I attempted to create a scatterplot graph to display the amount of railroad employees by state, with each dot representing county. Plenty of states have counties that are more clustered, while some states have one or outlier counties, such as Illinois and New York. When you look into population density of the those states, you can see that the majority of the population lives in a particular area, while the rest of the state is relatively sparse.
---
title: "Challenge 2 Kristin Abijaoude"
author: "Kristin Abijaoude"
desription: "Data wrangling: using group() and summarise()"
date: "08/16/2022"
format:
html:
toc: true
code-fold: true
code-copy: true
code-tools: true
categories:
- challenge_2
- railroads
- kristin_abijaoude
---
```{r}
#| label: setup
#| warning: false
#| message: false
library(tidyverse)
library(dplyr)
knitr::opts_chunk$set(echo = TRUE, warning=FALSE, message=FALSE)
```
```{r}
railroads <- read_csv("_data/railroad_2012_clean_county.csv")
railroads
```
This dataset is county-level data from censuses across 2930 counties with at least one railroad employee. Each row has information about the county name, the state that the county is in, and the total number of railroad employees in said county.
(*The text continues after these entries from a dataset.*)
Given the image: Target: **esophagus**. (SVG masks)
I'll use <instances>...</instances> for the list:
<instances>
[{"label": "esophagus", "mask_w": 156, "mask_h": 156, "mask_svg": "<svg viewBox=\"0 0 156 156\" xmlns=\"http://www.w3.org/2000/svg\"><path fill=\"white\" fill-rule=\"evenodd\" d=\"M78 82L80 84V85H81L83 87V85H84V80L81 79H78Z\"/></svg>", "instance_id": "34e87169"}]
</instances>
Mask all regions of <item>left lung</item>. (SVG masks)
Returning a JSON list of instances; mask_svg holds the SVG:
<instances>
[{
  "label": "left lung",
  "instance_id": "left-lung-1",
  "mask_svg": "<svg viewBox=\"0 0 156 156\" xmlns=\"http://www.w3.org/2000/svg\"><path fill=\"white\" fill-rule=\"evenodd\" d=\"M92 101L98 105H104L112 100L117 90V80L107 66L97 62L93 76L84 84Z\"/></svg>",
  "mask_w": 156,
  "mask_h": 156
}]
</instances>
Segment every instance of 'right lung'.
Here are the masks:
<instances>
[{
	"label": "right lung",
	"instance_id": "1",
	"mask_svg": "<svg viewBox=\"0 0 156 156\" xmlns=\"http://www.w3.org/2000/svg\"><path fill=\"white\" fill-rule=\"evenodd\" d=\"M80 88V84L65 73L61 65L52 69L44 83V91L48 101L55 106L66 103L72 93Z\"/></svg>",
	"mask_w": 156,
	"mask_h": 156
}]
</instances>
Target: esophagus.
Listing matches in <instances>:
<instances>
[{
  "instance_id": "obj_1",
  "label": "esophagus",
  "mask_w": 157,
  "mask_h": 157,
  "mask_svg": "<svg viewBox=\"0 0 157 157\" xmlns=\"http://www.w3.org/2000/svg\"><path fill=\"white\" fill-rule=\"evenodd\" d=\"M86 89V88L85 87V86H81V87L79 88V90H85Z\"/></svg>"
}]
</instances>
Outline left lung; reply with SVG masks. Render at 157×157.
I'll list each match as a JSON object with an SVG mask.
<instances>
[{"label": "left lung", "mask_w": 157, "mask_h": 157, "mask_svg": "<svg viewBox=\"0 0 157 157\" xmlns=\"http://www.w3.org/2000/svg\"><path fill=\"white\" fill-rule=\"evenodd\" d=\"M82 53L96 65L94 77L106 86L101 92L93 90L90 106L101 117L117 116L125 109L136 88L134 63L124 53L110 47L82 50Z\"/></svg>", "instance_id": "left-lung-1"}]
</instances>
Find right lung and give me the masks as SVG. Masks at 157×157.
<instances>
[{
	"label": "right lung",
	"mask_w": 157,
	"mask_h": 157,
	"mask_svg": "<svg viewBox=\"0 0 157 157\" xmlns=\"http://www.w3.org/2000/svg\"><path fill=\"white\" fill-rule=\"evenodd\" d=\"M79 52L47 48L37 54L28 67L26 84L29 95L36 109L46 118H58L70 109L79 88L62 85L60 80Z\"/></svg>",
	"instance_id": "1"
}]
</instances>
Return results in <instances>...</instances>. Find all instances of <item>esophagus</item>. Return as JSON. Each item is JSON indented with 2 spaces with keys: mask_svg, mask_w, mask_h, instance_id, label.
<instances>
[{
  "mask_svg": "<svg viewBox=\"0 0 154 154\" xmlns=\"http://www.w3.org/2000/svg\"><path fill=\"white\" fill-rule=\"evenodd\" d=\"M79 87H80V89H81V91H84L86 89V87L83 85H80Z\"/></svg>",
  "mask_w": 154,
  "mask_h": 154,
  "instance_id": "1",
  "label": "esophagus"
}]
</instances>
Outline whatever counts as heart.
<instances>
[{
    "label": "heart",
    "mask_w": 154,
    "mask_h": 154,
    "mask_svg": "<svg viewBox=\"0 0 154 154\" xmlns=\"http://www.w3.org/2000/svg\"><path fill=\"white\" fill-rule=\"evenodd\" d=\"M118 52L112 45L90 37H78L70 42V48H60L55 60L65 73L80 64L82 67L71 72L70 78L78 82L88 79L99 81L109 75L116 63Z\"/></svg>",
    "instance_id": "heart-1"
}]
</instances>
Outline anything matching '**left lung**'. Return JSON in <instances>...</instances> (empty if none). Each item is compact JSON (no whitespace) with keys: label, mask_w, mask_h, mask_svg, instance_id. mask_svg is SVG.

The information is likely collected from the 2012 US Census.
```{r}
#| label: Summary
summary(railroads)
```
```{r}
#| label: Select ()
## Selecting county and total employees
select(railroads, `county`, `total_employees`)
```
```{r}
#| label: Mean ()
## Average # of employees in each state
railroads %>%
group_by(state) %>%
summarise(mean.employees = mean(total_employees, na.rm = TRUE))
```
```{r}
#| label: filter ()
## filtering counties with up to 100 railroad employees
filter(railroads,`total_employees` <= 100)
```
```{r}
#| label: the big stuff
summarize(railroads, mean.total_employees = mean(`total_employees`, na.rm = TRUE), median.total_employees = median(`total_employees`, na.rm = TRUE), min.total_employees = min(`total_employees`, na.rm = TRUE), max.total_employees = max(`total_employees`, na.rm = TRUE), sd.total_employees = sd(`total_employees`, na.rm = TRUE), var.total_employees = var(`total_employees`, na.rm = TRUE), IQR.total_employees = IQR(`total_employees`, na.rm = TRUE))
```
There are many more counties with a lower number of total railroad employees than those with a higher number of them, which partially explains the low numbers for median and mean, and why the mean is greater than the median. The standard deviation is very high which shows there were outliers with large values, such as Cook County, IL with 8207 railroad employees.
```{r}
#| label: Visualizing Population Density
library(ggplot2)
ggplot(railroads, aes(x=state, y=total_employees)) +
geom_point()
```
I attempted to create a scatterplot graph to display the amount of railroad employees by state, with each dot representing county. Plenty of states have counties that are more clustered, while some states have one or outlier counties, such as Illinois and New York. When you look into population density of the those states, you can see that the majority of the population lives in a particular area, while the rest of the state is relatively sparse.